Liken this scene to a present-day crowd. An After-Midnight Blowout on Black Friday comes to mind. Sleep-deprived multitudes with tryptophan and Cold Duck hangovers storm Macy’s doors to get more and save more in order to give more. Lab-coated cosmetics hawkers spritz shoppers with spicy elixirs. An alleluia chorus erupts from a flash mob, the singers in parkas on up and down escalators harmonizing in excelsis Deo. The crowds below and crowds above raise their luminous phones in awed assent. Expectation seizes Associates in all Departments, even the plainclothes Theft Prevention Team Members keeping watch this night. The people collectively forget how small their paychecks, how great their debts, shall be, and are satisfied with their wages. All they know for now is this mercantile mass, this merry surge toward something wanted, bright and costly.

How different are we, really, from Abraham’s descendants and Sarah’s, those ancients who rushed to the river to be doused by John on a tirade?

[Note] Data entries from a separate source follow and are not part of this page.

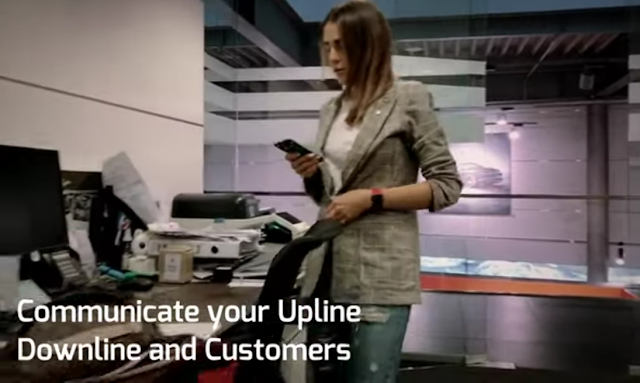 Communicate with your upline downline and customer
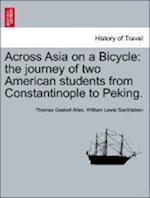 Across Asia on a Bicycle: the journey of two American students from Constantinople to Peking.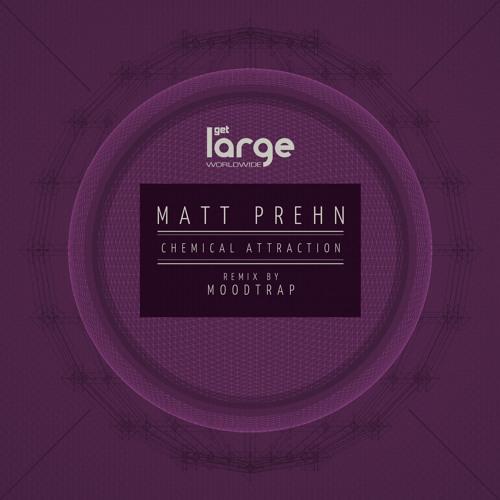 Matt Prehn- Chemical Attraction (Preview)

Our hearts may thud stone cold at the thought of one more winter, one more season of obligatory cheer. But something in us loves a crowd and even loves the dread the Advent scriptures foment. Week upon week of dire prophecies and dwindling shopping days heat our hearts and raise them to attention in December: Someone’s coming. Someone’s running out of time.

We are Abraham’s children, indeed. We are the choir John preaches at. Deeper down than our annual desire to give and get presents, we need what John’s baptisands needed: to forgive our debtors and be forgiven by the God who demands we make some fruitful changes.

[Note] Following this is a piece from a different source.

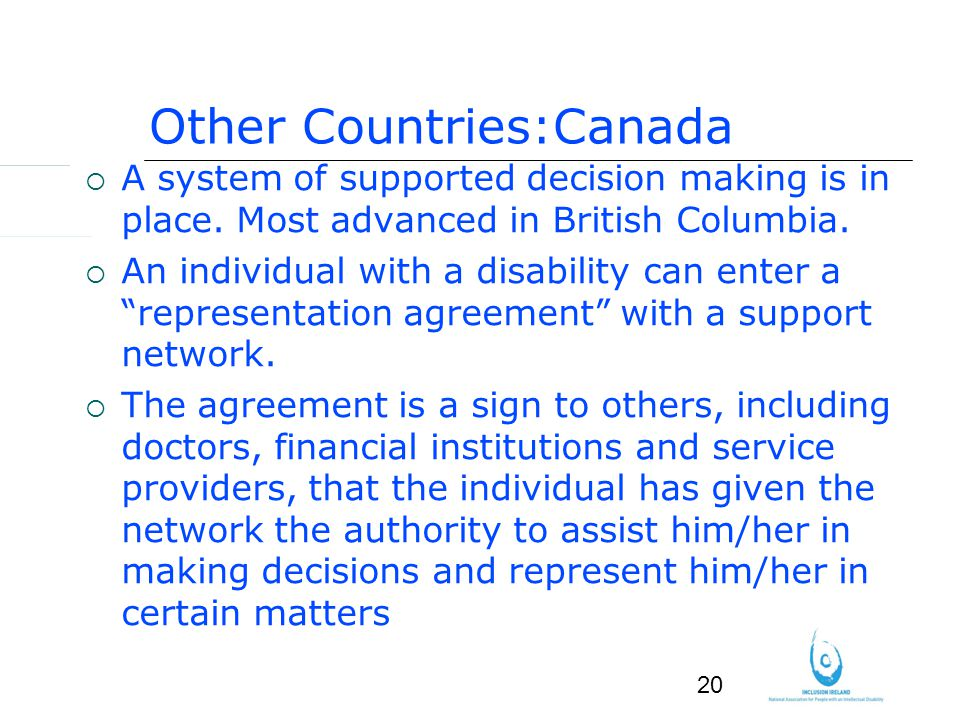 20 Other Countries:Canada A system of supported decision making is in place.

The axe blade in all its edgy heft is poised to root us out. It implies a threat yet promises a world in which the righteous will produce and the surplus will benefit those who have nothing. It seems the bargain-hungry holiday hordes are on to something more than they may realize. They are agents of abundance and redistribution. After all, the Kingdom according to John looks like an urgent crowd stocking up on overcoats and foodstuffs, then giving them away. He said to them, “Whoever has two coats must share with anyone who has none; and whoever has food must do likewise.”

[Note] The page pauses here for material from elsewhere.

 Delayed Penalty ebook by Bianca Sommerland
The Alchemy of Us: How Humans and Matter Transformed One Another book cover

Or, Kingdom Come looks like the barn burner John foresees. He cannot even speak the incendiary name of the Lord. At the thought of his mere sandaled feet, John looks down at his own and confesses his puny humanity: “I am not worthy to untie the thong.”

John anticipates the glorious cremation of unnecessary things, including his own life, should his annihilation serve God’s greater purposes. We may see John as either mad or sane depending on how deeply we’re attached to our unexpurgated selves, how reluctant to see our chaff burned off.

Think of John when you strike the match to light that third Advent candle. Its rosy hue, its wick, the air surrounding it, and everything that breathes is subject to the burning John sees coming. We will be made good by messianic fire. Or John’s all wrong, and our redemption will come easy.